Question

Joline is solving the equation 0 = x2 – 5x – 4 using the quadratic formula. Which value is the negative real number solution to her quadratic equation? Round to the nearest tenth if necessary. Quadratic formula: x = StartFraction negative b plus or minus StartRoot b squared minus 4 a c EndRoot Over 2 a EndFraction –5.7 –4 –1 –0.7

Answer 1

Answer:

- 0.7

Step-by-step explanation:

We are given the general quadratic formula, as " $x = -b \frac{+}{-} \sqrt{(b^2-4ac)} / 2a$. " This can be represented by two separate formula's, which will come in handy when determining the positive and negative roots of the equation ( and here we need the negative root ):

1 ) $x = - b+ ( \sqrt{b^2-4ac} ) / 2a$,

2 ) $x = - b- ( \sqrt{b^2-4ac} ) / 2a$

We know that a = 1, b = - 5, and c = - 4 from the equation " $0 = x^2 - 5x - 4$ " ( which can be rewritten in the form $0 = ax^2 + bx + c$ ).
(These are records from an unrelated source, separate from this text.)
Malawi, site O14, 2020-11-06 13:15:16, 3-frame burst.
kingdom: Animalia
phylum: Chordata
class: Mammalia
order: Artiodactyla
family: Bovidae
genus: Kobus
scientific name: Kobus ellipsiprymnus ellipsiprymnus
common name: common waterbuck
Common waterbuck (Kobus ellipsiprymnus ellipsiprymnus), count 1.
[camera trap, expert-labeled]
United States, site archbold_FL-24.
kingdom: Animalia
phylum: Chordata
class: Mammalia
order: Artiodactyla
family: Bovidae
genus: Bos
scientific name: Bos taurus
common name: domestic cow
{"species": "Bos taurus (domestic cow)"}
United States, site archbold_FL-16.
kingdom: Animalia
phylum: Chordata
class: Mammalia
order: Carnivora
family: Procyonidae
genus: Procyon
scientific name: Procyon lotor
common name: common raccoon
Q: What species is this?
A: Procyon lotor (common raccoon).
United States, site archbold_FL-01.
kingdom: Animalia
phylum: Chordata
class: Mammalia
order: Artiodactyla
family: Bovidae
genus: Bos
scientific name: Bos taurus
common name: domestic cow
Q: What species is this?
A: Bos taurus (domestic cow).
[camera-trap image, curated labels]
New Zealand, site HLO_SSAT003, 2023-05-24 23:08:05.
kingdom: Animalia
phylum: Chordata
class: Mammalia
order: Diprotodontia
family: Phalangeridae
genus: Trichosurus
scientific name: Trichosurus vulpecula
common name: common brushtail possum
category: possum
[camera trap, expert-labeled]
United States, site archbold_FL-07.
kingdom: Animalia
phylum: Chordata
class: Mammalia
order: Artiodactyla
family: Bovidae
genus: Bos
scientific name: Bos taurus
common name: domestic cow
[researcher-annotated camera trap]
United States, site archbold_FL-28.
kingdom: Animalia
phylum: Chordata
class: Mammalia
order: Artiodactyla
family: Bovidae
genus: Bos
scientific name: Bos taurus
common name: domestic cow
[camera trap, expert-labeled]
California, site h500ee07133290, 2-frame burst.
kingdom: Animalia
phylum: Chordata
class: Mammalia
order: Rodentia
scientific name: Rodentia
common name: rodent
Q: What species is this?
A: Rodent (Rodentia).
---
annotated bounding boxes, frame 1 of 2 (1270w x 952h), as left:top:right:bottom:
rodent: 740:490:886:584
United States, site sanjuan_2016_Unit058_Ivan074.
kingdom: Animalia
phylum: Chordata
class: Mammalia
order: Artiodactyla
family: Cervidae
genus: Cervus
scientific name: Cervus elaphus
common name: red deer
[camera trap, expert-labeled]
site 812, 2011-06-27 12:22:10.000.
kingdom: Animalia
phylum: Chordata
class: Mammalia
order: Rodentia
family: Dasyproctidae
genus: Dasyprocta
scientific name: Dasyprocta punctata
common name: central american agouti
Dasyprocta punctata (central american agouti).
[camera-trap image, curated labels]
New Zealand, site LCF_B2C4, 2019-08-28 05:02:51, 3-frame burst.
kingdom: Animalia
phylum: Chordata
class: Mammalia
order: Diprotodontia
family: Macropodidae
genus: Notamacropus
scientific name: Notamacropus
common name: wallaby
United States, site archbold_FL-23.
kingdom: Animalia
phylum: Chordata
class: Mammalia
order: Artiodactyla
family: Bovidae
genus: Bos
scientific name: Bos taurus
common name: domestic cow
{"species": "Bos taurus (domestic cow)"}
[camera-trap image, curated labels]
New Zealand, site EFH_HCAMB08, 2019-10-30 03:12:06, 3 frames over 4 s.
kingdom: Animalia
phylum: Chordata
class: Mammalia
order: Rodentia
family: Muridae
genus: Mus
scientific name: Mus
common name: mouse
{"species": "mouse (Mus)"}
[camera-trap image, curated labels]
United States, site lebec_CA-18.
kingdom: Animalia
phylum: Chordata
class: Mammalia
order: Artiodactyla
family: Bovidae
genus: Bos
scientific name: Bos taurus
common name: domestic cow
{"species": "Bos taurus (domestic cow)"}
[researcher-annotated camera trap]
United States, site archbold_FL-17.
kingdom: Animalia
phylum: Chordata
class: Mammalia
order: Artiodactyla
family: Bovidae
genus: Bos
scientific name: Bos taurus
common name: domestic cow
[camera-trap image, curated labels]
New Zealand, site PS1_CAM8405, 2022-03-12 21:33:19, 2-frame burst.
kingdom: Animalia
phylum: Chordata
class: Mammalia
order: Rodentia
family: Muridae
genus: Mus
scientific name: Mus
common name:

Therefore, simply plug in these values into the quadratic formula to receive two solutions:

$x = 5 + ( \sqrt{( - 5 )^2 - 4( 1 )( - 4 )} ) / 2( 1 ),\\x = 5 + ( \sqrt{25 + 16} ) / 2,\\x = 5 + \sqrt{41} / 2,\\x = ( About ) 5.7$- This is our positive solution

__________

$x = 5 - ( \sqrt{( - 5 )^2 - 4( 1 )( - 4 )} ) / 2( 1 ),\\x = 5 - ( \sqrt{25 + 16} ) / 2,\\x = 5 - \sqrt{41} / 2,\\x = ( About ) - 0.7$- And this is our negative solution

You can see that - 0.7 is the negative real number solution to Joline's quadratic equation!